As for the rest of us… Elliott, in his response, pointed out two other additional impacts of the disappearance of physical games that I had not considered in my questions.

The first is the prospect of further price increases. While companies like Sony would save money with this change, it also gives them a lot more control over things like discounts and (as mentioned) removes the possibility of cheaper used copies.

“Sony owns the entire pricing curve when everything is digital, like how much a game launches, how long it maintains that price, and how much and when it offers discounts,” Elliott said. “Now that the base price of massive IP games is $80, this control is worth a damn fortune.

“I looked There’s been a lot of reaction online, and the common thread in the community since the announcement has been a version of “too bad the games are on sale again.” This instinct is correct.

“This decision is above all a question of profitability and control for PlayStation, at the expense of consumer choice.”

This is frankly terrifying news for consumers given how expensive everything has become lately. Elliott did have one possible upside to all of this to mention though, and it was for game developers:

“Before you can press a record, you need a gold master to get first-party certification, which has to happen about three months before the ship date,” he said. “On paper, that means a completed, certification-ready version of a game a quarter of a year before anyone is supposed to play it. The reality is that already stressed developers create a pre-release version, assembled with tape, whose job is to survive certification, get it stamped, and then ship the game via a mandatory patch on day one.

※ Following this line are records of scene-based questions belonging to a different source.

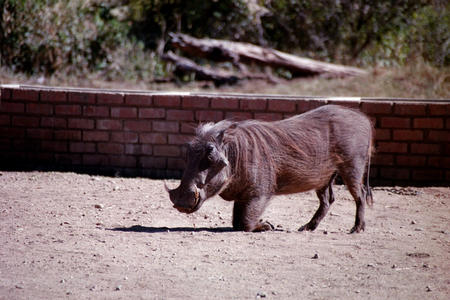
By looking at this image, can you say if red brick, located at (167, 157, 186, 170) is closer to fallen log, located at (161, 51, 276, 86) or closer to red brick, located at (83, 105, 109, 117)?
red brick, located at (83, 105, 109, 117)

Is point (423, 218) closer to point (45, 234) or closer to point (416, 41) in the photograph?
point (45, 234)

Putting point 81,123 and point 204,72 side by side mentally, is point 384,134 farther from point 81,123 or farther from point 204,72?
point 204,72

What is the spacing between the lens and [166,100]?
7453 mm

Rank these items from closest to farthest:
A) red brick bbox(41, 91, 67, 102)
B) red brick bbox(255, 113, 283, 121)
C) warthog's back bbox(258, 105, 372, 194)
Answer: warthog's back bbox(258, 105, 372, 194) < red brick bbox(255, 113, 283, 121) < red brick bbox(41, 91, 67, 102)

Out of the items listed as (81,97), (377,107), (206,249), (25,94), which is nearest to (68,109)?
(81,97)

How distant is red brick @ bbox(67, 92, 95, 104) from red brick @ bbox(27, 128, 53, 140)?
475 millimetres

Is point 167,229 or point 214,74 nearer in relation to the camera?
point 167,229

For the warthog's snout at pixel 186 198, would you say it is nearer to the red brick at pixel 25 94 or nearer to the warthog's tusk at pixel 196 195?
the warthog's tusk at pixel 196 195

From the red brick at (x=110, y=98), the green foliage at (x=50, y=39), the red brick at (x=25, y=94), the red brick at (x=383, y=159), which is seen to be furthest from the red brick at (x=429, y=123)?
the green foliage at (x=50, y=39)

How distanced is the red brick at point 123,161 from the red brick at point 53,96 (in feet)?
2.93

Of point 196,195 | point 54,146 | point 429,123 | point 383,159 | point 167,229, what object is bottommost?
point 54,146

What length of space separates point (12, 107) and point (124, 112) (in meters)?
1.40

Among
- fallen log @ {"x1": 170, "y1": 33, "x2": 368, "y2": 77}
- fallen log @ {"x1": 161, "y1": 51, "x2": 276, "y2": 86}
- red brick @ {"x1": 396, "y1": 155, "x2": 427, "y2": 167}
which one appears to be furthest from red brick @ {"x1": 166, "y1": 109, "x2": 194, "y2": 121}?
fallen log @ {"x1": 170, "y1": 33, "x2": 368, "y2": 77}

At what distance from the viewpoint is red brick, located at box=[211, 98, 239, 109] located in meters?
7.31
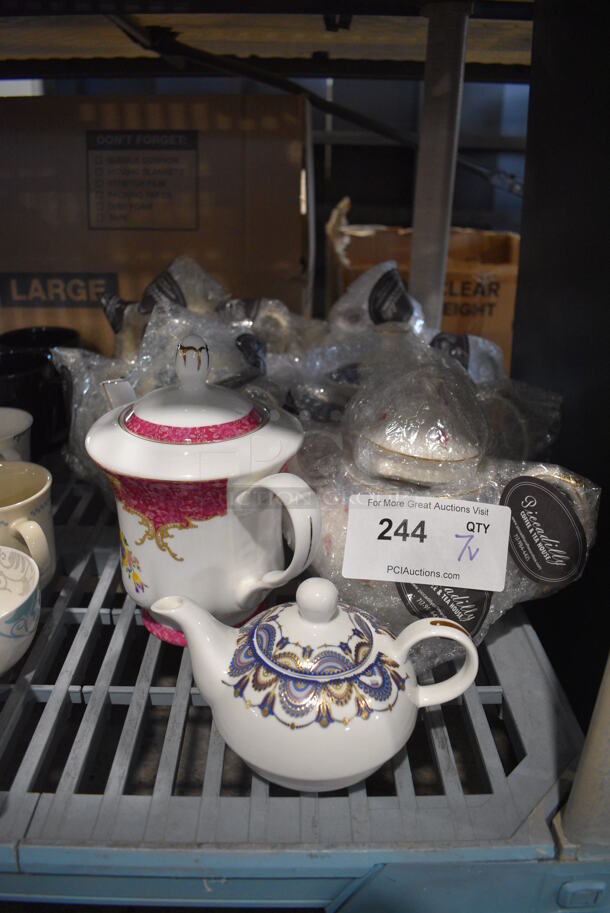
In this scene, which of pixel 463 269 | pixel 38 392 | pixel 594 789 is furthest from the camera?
pixel 463 269

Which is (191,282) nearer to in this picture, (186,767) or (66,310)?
(66,310)

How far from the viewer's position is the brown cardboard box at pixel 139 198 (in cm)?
110

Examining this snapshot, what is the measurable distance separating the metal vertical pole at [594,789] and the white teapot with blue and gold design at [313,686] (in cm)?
9

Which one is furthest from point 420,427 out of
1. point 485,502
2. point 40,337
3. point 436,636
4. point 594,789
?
point 40,337

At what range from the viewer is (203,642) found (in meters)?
0.51

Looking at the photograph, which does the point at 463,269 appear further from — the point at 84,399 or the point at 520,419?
the point at 84,399

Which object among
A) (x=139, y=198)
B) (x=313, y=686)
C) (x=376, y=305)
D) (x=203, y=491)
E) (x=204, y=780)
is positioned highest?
(x=139, y=198)

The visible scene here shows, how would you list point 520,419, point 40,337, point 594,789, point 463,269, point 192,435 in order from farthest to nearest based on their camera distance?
point 463,269 < point 40,337 < point 520,419 < point 192,435 < point 594,789

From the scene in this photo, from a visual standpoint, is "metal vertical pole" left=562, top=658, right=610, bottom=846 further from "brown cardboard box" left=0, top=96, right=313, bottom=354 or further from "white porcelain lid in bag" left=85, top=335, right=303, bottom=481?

“This is how it’s often done in AAA, but assembling these builds focuses the team’s attention on certification tasks that should come after main development, like handling controller disconnects, storefront compliance, advanced plumbing, and all that. Polishing can mean the difference between a clean build and a rocky one, so technically a digital-only title can bring the “final” build much closer to launch. For a studio up against the wall (read : all…), this flexibility could mean the world. So it’s a glimmer of hope.